Asset Bundles - Unity-Technologies/EndlessRunnerSampleGame GitHub Wiki

This project showcase how to use Asset Bundles, to potentially allow for external distribution of new assets.

Architecture

Characters and Themes are assets bundles, meaning they are self contained archives that are loaded asynchronously in the game at runtime & not part of the assets built with the game. This can allow to have low/high resolution package of each and just load the right one depending on the device, or download new one without having to distribute an entirely new version of the applications.

For the sake of simplicity and time, that project only have a single version of each and only work with bundles that are shipped with the project (i.e. it does not implement grabbing packages from internet).

When the game load, it will fetch all bundles placed in the StreamingAsset folder (through AssetBundlesDatabaseHandler) to add them into Databases (CharacterDatabase and ThemeDatabase). When an operation need information or data for a specific character or theme, it just fetch that from those database.

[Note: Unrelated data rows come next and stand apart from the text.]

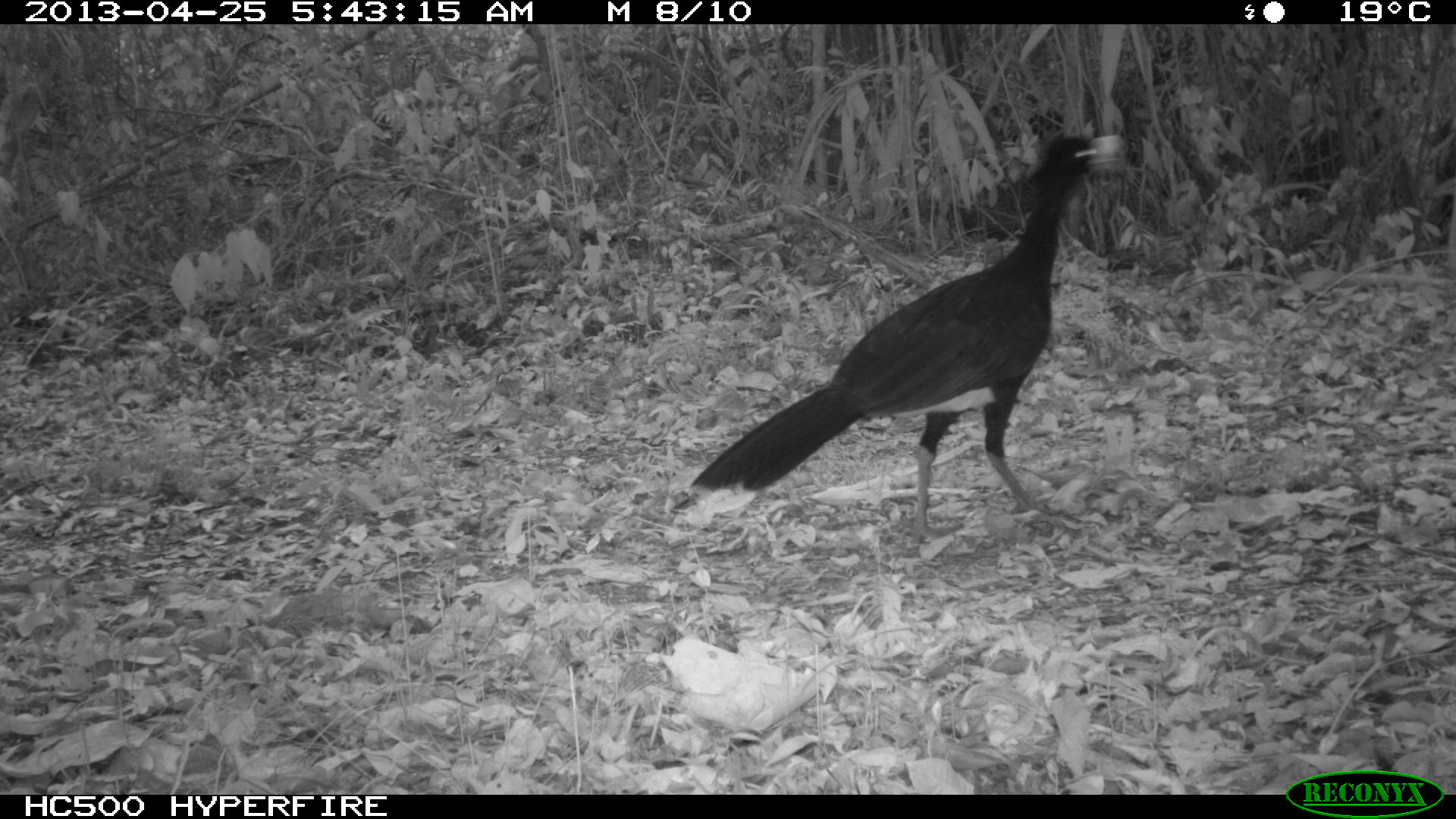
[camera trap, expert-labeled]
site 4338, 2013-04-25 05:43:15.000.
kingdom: Animalia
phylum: Chordata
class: Aves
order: Galliformes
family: Cracidae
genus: Crax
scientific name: Crax rubra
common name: great curassow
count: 1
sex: male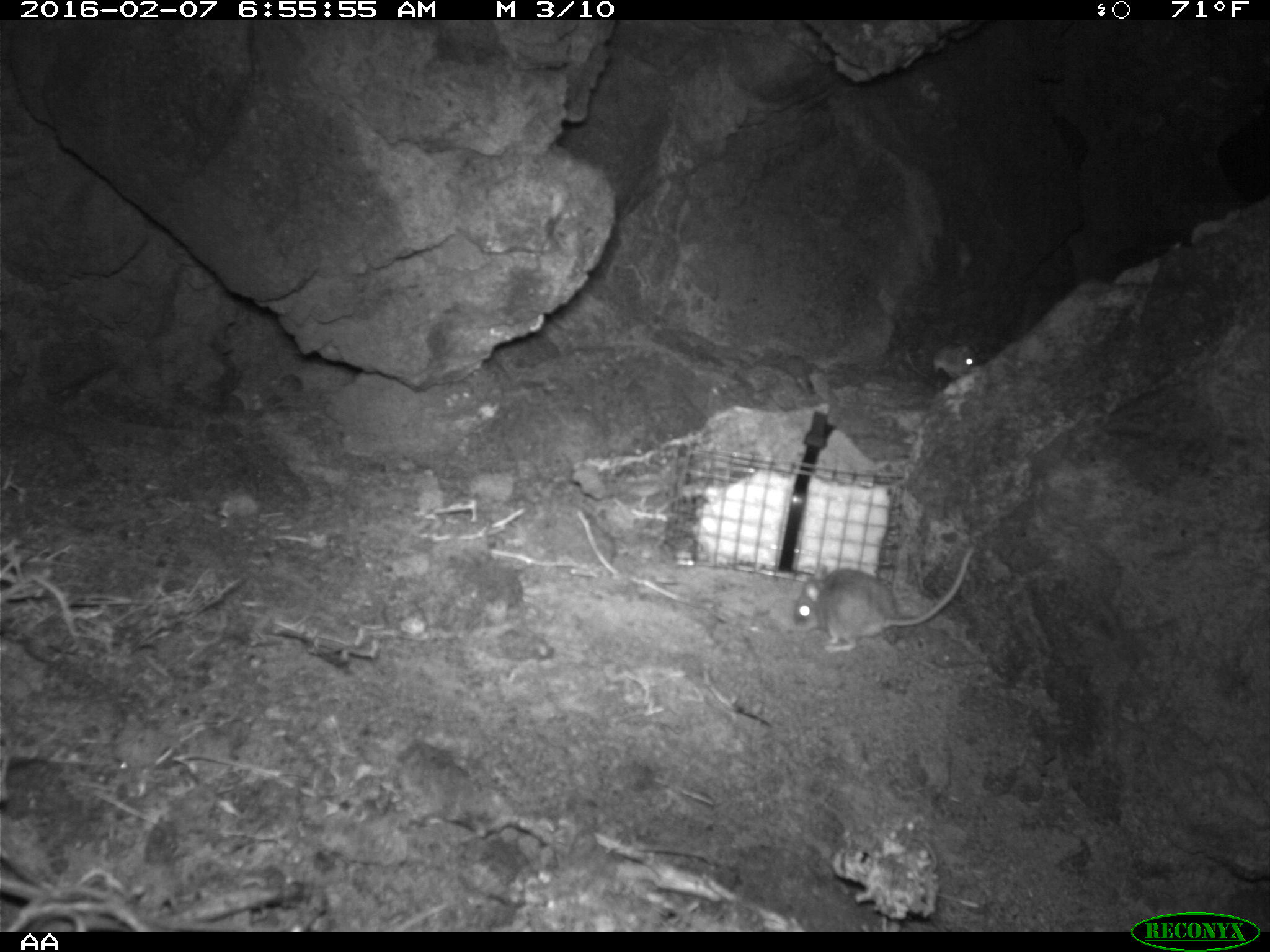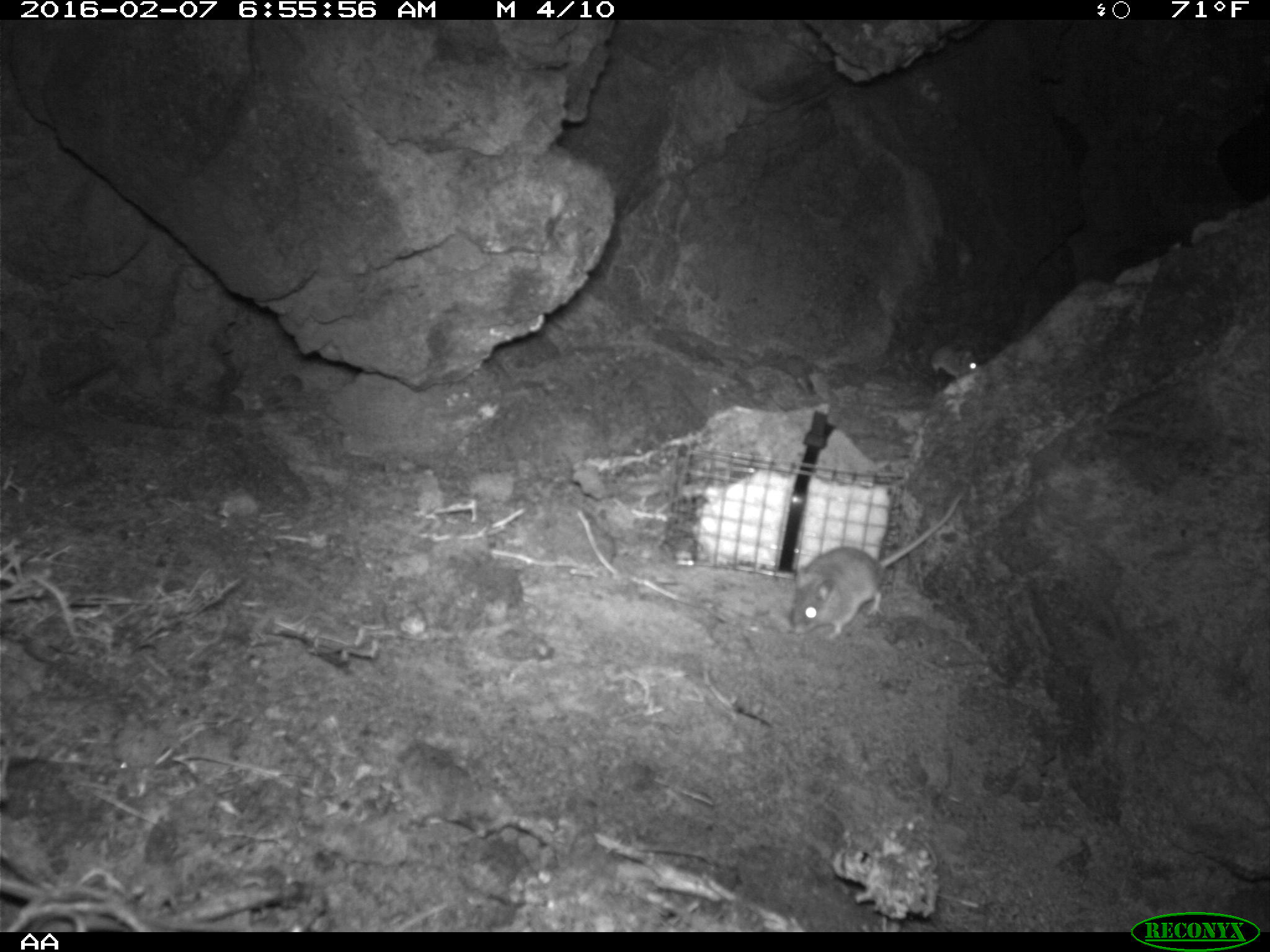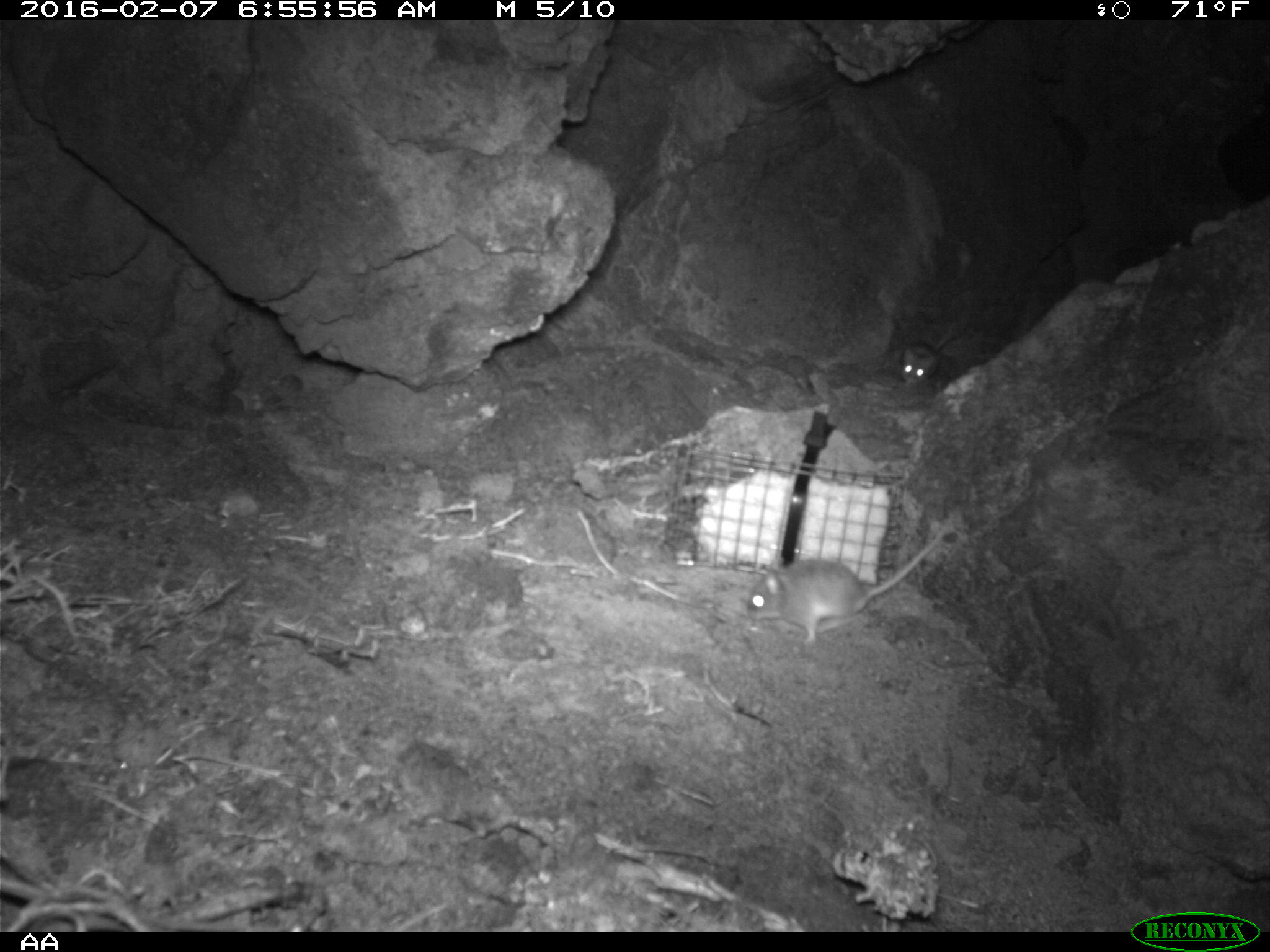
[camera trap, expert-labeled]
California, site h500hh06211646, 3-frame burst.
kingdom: Animalia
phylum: Chordata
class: Mammalia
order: Rodentia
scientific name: Rodentia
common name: rodent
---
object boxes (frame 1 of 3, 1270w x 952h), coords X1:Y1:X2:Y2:
rodent: 793:545:975:653; 931:340:982:377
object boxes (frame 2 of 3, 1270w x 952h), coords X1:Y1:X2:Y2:
rodent: 791:485:966:642; 928:340:982:380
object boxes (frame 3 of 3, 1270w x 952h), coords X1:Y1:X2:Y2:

Modify to use external package

One way to modify the project so it can get external package without having to rebuild & ship again the application would be:

  • Make it contact an external server that give it a list of the bundle (+ their versions) the server have
  • Make the game compare that list with its local one
  • Download/Replace all bundles that are new or more recent.
  • Fetch all bundles from the StreamingAssets & the downloaded cache to fill the database.

That way you could add new character/theme without the need to rebuild and resubmit your application.

Audio Mixer Special Case Study

The Audio Mixer interaction with bundles is a bit specific but allow to highlight one point to be careful about with Bundles and references.

If prefabs in our bundles reference the main AudioMixer as their output, this will cause those prefabs to have a dependency to this mixer. Which will make a copy of the AudioMixer to be put in each bundles (as the bundles don't know if the AudioMixer will be present in the game that will load that bundle).

If we have an objects in a scene (not in a bundle) reference the Audio mixer, and use that reference to set some value on it (e.g. volume in a setting popup) the bundles prefabs won't use those new values, as they are using their own copy of the mixer.

We have two solutions to fix that.

Assign the group on the bundled prefab at runtime

This is the solution we used in Trash Dash

Every objects that need to have the output of their AudioSource set to a group of the Audio Mixer have a script attached to them with the name of the group. On Awake, the script find the mixer (in our case, through our global music player instance), find the given group and assign it. That way we are sure everything is routed to the same unique mixer and not a copy in the bundle.

It also avoid copy of the mixer to be bundled as nothing in the bundle reference it now.

Make the mixer part of its own bundle

If we put the mixer in a new separate bundle (e.g. called base or common) then copies won't be put in each bundles, but instead each bundle will register a dependency to the "common" bundle (so it need to be shipped with the game or downloaded first).

This is good to share thing between bundle without copies, but lead to one limitation : our game (i.e. everything shipped with the executable outside of bundles) need to never reference the mixer. Otherwise we recreate the same problem : 2 audio mixers, one in the game, one in the "common" bundle.

We can then have a script that will load the Mixer from the common bundle and assign thing to objects in our game (like the 1st solution, but the other way around).